# Short problem:
Transcribe precisely those lines of the listing that fall between the line containing "Is the rock fissure" and the last line, inclusive of both.

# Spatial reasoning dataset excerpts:
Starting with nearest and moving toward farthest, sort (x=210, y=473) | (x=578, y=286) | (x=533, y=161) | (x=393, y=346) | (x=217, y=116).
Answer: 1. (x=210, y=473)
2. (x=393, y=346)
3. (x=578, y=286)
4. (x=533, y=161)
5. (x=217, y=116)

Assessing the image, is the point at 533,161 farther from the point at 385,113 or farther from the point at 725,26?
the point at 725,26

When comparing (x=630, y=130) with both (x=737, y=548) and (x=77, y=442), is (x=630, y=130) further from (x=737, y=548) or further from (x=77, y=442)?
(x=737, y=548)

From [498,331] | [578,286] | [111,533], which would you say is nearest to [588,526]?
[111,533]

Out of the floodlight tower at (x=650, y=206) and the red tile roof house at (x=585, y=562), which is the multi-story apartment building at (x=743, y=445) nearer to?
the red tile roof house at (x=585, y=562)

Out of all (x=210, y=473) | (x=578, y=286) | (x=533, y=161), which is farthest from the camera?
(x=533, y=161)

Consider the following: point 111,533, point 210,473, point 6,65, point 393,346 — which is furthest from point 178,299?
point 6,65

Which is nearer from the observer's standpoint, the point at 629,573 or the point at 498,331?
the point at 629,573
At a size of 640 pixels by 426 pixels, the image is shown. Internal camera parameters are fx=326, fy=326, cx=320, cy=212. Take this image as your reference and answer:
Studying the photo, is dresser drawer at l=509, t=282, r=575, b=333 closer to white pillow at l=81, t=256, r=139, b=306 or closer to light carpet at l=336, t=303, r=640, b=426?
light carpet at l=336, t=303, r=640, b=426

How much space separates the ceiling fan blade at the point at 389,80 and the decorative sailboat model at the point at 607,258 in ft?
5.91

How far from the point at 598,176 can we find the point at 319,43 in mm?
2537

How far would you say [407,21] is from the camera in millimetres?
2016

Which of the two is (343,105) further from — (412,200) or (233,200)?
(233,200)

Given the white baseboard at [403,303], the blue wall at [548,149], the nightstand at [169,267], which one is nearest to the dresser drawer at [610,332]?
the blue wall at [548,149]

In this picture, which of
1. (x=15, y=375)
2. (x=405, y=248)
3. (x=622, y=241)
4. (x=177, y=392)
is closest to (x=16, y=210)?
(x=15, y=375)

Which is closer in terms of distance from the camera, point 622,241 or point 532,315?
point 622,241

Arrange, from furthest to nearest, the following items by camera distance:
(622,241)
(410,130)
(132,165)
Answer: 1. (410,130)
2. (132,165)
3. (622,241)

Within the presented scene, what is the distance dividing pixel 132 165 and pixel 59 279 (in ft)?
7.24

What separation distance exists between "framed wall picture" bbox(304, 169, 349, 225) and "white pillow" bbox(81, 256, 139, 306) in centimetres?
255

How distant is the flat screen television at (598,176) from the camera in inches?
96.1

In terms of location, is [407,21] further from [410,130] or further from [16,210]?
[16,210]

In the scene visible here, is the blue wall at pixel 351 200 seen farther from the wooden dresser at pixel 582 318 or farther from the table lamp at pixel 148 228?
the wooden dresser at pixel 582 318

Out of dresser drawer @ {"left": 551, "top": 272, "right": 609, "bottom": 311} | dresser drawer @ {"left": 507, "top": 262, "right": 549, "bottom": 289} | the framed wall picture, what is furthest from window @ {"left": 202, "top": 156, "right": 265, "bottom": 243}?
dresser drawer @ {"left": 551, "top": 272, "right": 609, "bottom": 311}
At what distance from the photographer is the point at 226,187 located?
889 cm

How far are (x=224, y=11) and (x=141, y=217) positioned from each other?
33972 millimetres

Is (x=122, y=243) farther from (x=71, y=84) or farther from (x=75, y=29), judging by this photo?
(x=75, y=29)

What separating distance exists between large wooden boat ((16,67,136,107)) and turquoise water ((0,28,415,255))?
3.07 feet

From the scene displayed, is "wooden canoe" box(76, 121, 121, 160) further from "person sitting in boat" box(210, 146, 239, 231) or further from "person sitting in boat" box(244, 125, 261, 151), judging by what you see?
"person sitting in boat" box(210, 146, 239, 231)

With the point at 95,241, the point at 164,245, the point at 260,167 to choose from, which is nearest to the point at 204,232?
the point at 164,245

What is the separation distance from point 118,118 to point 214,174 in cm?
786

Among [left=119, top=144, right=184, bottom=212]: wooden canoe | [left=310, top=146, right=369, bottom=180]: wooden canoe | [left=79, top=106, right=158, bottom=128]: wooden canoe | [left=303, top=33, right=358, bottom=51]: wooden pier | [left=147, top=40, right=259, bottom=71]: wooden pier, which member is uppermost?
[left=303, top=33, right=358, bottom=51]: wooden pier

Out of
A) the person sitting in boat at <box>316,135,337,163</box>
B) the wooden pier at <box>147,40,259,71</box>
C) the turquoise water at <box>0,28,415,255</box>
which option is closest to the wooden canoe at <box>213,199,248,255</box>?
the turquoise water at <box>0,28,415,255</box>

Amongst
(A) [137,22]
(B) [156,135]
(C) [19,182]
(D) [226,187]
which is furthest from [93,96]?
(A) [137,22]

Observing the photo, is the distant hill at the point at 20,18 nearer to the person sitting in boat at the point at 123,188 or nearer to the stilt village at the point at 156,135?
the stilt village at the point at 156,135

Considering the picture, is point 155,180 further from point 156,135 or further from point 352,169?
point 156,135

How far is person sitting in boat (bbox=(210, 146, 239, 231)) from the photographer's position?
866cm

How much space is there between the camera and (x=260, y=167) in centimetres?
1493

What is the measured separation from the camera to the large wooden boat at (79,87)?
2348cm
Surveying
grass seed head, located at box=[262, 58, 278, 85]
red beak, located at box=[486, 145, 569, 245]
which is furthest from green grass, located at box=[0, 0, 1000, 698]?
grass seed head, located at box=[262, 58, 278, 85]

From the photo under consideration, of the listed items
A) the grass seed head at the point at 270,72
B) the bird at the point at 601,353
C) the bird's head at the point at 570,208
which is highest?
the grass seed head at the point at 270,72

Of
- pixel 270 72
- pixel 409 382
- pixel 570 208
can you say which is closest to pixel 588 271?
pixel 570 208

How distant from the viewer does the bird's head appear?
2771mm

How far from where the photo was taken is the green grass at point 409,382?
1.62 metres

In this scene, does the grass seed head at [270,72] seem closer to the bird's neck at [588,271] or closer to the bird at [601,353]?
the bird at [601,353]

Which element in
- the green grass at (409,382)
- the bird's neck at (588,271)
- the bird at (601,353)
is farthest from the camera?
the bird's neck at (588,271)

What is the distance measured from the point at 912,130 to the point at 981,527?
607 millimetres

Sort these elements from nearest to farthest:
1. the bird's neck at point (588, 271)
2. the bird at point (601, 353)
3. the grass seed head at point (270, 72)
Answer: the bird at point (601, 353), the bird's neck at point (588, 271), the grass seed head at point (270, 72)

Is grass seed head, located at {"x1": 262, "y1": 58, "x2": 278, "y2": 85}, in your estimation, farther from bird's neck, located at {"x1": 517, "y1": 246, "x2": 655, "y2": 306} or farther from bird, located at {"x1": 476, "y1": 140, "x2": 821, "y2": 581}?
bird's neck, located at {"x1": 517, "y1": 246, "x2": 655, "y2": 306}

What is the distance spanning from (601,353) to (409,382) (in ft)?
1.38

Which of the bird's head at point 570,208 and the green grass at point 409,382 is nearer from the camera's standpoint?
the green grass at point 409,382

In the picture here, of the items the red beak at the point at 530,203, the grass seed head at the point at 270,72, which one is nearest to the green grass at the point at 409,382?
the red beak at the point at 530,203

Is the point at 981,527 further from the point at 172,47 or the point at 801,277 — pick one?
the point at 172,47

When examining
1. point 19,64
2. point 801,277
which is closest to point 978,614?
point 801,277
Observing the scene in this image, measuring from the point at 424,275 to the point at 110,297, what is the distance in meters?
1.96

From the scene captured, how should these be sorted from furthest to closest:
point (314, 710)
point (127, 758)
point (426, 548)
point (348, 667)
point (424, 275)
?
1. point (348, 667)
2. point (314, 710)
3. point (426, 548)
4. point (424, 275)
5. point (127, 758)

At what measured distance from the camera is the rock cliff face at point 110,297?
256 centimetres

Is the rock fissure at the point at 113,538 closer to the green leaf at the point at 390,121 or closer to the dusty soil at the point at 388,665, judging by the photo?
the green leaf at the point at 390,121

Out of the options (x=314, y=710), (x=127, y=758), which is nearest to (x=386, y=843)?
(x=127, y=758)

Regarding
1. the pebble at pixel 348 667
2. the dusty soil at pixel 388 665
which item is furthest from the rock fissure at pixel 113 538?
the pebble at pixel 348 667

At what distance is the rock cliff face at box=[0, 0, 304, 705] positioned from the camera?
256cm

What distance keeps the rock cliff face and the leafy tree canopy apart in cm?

# Response to this exercise:
Is the rock fissure at the point at 113,538 closer to the green leaf at the point at 390,121 or closer to the dusty soil at the point at 388,665, judging by the photo?
the green leaf at the point at 390,121

Out of the options (x=314, y=710), (x=127, y=758), which is nearest to (x=386, y=843)?
(x=127, y=758)

Regarding
1. the pebble at pixel 348 667
2. the dusty soil at pixel 388 665
which item is furthest from the rock fissure at pixel 113 538?
the pebble at pixel 348 667

At what distance is the rock cliff face at box=[0, 0, 304, 705] positioned from the camera?
256cm

What distance keeps the rock cliff face and the leafy tree canopy apart in cm?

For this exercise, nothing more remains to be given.